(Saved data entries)
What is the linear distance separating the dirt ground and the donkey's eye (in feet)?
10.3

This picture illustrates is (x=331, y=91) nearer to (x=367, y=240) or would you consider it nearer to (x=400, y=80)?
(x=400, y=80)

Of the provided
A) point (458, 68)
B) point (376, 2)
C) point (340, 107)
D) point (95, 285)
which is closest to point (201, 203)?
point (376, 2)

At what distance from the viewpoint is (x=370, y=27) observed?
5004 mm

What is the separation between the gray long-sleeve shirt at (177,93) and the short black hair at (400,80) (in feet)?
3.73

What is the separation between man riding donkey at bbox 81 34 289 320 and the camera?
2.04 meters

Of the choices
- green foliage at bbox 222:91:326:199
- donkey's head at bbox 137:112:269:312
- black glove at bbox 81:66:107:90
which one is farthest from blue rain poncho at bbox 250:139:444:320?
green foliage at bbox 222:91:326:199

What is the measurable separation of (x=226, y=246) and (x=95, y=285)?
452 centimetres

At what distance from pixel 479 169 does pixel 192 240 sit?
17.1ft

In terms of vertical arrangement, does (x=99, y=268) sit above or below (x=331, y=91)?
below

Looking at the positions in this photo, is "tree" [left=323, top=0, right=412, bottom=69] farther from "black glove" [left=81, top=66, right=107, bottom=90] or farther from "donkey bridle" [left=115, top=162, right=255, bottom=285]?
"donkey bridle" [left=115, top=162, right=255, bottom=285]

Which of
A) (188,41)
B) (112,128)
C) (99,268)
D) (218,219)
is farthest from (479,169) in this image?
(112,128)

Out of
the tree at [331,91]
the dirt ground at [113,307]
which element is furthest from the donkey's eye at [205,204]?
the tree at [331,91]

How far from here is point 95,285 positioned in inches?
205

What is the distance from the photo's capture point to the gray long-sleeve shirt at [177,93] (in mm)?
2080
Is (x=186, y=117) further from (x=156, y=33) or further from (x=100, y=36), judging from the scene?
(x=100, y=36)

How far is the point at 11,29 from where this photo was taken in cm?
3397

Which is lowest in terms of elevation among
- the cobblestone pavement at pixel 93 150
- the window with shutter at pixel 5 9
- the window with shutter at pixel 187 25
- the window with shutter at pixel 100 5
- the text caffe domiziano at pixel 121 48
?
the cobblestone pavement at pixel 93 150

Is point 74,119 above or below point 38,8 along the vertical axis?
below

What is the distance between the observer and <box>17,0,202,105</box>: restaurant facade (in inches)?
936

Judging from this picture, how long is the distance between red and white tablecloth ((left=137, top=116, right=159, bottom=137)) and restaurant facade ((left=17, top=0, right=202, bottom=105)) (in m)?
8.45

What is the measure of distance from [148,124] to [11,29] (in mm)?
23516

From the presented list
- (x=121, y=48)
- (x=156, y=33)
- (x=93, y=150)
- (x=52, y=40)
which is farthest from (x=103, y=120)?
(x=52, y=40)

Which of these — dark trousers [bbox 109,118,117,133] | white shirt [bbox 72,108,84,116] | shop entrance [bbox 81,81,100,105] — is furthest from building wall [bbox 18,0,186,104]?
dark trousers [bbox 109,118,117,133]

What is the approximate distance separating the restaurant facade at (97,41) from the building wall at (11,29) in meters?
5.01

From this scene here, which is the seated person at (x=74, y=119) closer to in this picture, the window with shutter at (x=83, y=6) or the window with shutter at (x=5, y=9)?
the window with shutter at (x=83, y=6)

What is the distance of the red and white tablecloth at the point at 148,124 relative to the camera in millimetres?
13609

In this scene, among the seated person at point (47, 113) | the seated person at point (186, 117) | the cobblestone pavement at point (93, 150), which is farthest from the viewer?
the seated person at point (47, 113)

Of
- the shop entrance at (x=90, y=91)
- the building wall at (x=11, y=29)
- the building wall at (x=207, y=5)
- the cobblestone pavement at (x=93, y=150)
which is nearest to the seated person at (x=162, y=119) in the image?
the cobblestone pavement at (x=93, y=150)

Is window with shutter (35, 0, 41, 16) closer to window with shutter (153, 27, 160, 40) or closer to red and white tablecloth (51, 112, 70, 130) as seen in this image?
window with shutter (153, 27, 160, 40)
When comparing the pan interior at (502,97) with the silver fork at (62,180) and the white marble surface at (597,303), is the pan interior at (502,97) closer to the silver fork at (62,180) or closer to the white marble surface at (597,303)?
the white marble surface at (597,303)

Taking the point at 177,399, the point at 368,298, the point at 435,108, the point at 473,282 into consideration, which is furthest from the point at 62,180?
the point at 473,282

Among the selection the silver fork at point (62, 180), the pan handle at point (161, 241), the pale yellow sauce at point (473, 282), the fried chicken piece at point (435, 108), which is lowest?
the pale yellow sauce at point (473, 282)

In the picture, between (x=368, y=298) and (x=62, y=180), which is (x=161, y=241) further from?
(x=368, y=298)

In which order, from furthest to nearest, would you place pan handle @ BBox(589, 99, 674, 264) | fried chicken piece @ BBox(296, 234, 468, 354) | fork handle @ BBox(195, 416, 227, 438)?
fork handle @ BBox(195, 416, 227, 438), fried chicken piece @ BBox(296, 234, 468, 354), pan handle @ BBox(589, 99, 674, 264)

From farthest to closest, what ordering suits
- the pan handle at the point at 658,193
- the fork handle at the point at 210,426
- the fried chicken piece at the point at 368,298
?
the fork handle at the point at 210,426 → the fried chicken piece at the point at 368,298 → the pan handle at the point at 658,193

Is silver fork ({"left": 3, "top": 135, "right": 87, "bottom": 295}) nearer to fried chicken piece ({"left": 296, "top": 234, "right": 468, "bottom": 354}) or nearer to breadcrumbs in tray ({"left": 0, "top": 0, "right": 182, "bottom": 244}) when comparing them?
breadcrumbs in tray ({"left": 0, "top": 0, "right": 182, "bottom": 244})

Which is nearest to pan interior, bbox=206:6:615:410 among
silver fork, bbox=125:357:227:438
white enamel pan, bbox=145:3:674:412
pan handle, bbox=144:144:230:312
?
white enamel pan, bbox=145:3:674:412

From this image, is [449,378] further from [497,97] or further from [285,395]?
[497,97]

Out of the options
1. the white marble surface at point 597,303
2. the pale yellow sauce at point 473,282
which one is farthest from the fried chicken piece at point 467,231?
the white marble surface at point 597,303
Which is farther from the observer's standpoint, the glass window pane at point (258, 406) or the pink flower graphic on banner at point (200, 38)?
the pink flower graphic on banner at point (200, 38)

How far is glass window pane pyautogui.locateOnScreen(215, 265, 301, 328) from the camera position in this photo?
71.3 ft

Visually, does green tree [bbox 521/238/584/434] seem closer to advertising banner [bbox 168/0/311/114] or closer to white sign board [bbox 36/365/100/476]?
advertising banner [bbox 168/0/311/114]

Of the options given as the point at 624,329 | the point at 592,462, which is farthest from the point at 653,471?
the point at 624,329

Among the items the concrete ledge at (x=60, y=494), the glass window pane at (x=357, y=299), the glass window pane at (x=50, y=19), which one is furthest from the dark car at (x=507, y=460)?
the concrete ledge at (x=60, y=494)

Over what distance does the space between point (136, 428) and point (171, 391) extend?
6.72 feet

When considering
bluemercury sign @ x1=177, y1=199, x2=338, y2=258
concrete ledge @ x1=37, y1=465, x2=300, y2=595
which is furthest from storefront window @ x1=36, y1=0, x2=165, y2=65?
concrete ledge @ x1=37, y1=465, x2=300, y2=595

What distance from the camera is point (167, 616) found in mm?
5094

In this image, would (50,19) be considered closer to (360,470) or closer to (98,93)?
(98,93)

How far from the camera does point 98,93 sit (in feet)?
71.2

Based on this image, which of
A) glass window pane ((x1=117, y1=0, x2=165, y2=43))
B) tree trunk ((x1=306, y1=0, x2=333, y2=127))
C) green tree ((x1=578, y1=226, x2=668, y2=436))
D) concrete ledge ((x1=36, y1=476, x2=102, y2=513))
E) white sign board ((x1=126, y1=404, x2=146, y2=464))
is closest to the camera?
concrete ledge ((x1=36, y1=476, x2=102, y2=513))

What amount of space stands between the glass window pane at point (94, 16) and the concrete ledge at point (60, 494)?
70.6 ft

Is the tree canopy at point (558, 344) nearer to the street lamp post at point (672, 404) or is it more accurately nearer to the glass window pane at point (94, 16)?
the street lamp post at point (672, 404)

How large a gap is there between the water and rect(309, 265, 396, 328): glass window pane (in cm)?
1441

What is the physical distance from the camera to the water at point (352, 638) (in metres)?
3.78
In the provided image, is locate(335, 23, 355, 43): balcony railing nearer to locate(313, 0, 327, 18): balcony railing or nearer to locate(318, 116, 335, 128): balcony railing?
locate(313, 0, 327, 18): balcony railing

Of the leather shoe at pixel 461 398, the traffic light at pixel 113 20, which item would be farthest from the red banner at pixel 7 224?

Aim: Copy out the part of the material that opens with the line containing "In the provided" and runs through the final line of the material, both ends included.

Response to this task:
In the provided image, is locate(335, 23, 355, 43): balcony railing nearer to locate(313, 0, 327, 18): balcony railing or nearer to locate(318, 116, 335, 128): balcony railing?
locate(313, 0, 327, 18): balcony railing

Of the leather shoe at pixel 461 398, the traffic light at pixel 113 20, which item would be farthest from the red banner at pixel 7 224?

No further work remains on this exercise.